I will not bore you with much detail Oom Cyril, but there is much that can be done using the principles of restoring natural capital as we grandly call it, of which regenerative agriculture is an integral part. Simply put, this means the stopping of leaks in the natural and social environment, while making long-lasting investments in the soil. Let us rally together and:
- Stop the leak of hope leading to hopelessness because there are just too many days in a month for the budget.
- Stop the leak of precious job opportunities because the streets and the shops are empty.
- Stop the leak of hunger because the plate is a mirror and the fireplace cold.
- Stop the leak of precious nutrients because the soil is being washed away.
- Stop the leak of nutritious food since the nutrition is syphoned off in the production and processing processes.
- Stop the leak of human capability because of stunting and malnutrition.
- Stop the leak of money because we must pay others for food we can produce on our doorstep.
- Stop the leak of carbon since we can plant the carbon in the soil, building soil fertility, and not release it into the atmosphere.
- Stop the leak of precious water resources because the infrastructure is broken, and the invasive alien plants are gluttonous.
- Stop the leak of life because there is hope.
Oom Cyril, a plan of action towards a nation-wide restorative and regenerative strategy that heals more than the land, that heals the people of the land, can be put together within a couple of days with the roll-out to follow. Oom Cyril, you have said thuma mina, and we honour you for that, but this job is too big for one man. Allow us, grant us, the opportunity to help you to rebuild. Let us not look down the double-barrelled gun of depression and hopelessness and the need to hunt the proverbial pangolin for a bite and that in a virus and a junk-filled economy.
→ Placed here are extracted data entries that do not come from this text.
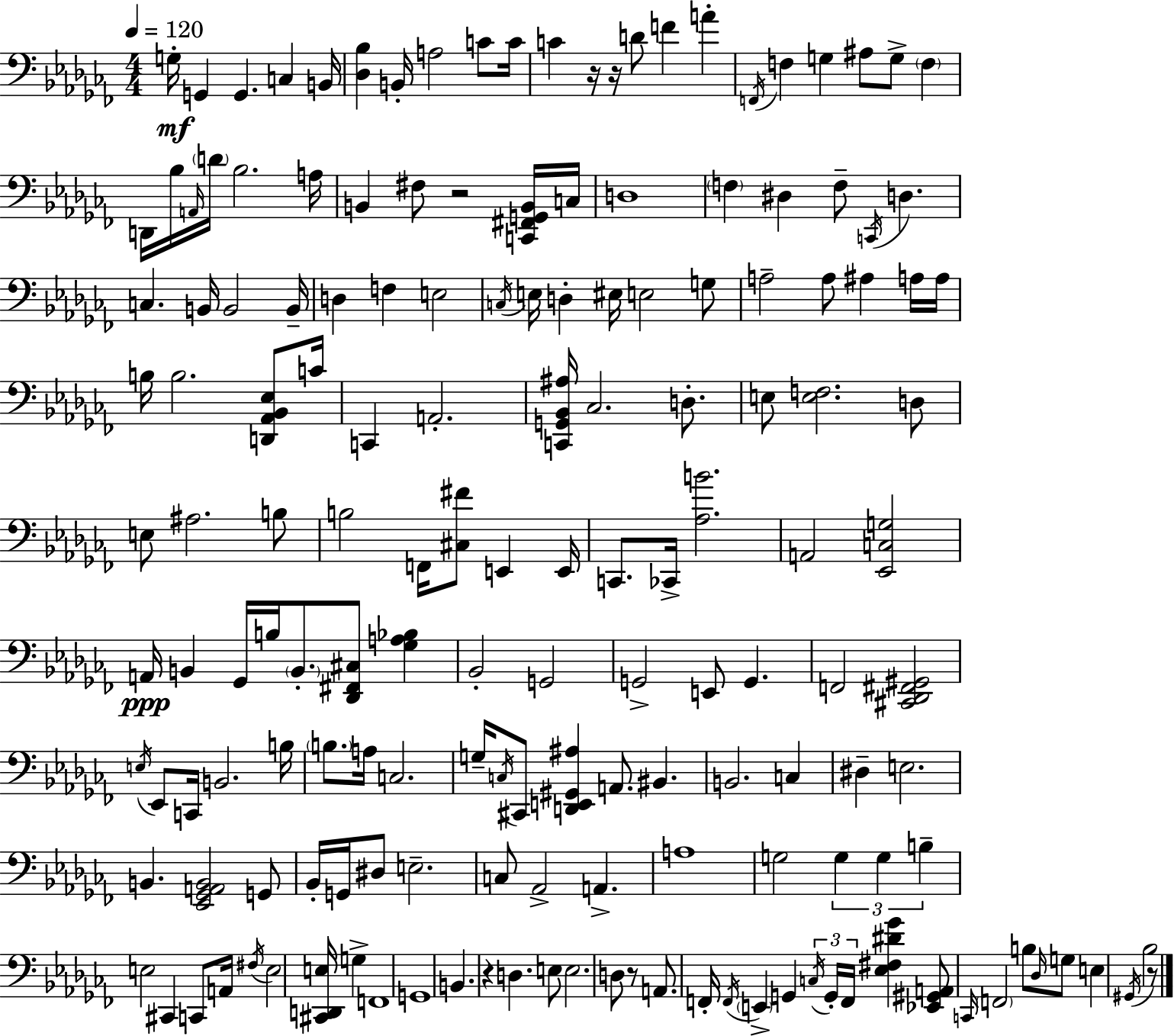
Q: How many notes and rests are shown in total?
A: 165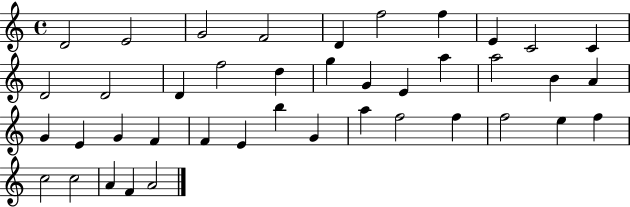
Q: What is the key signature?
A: C major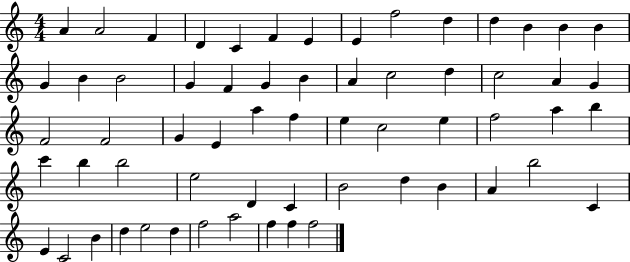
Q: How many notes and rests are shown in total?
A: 62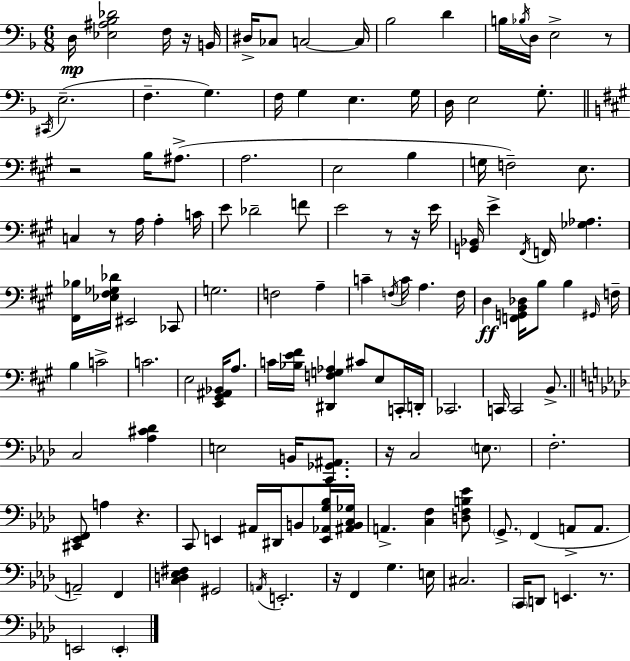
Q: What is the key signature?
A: D minor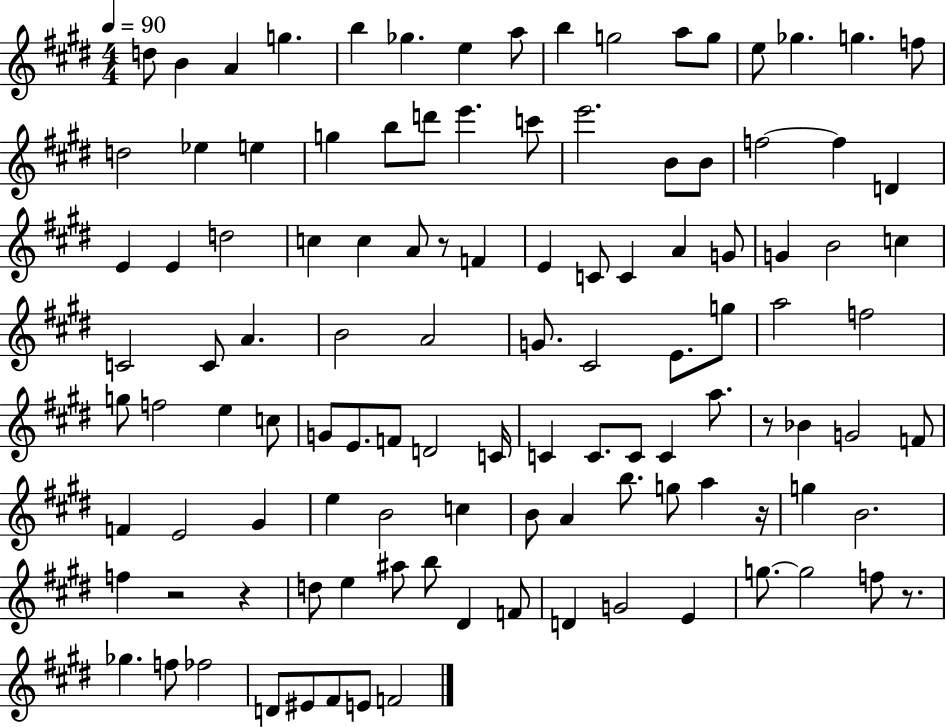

Use that which is in your hand, our hand, namely the resources kindly availed, as well as our collective capacity, to innovate and garner resilience while producing food – healing the land, healing the people. Now, more than ever.
Kind regards
James Blignaut
James Blignaut is Professor extraordinaire attached to the School of Public Leadership, Stellenbosch University and honorary research associate attached to the South African Environmental Observation Network (SAEON).
The views expressed are those of the author and do not necessarily reflect those of any of the institutions he might be associated with.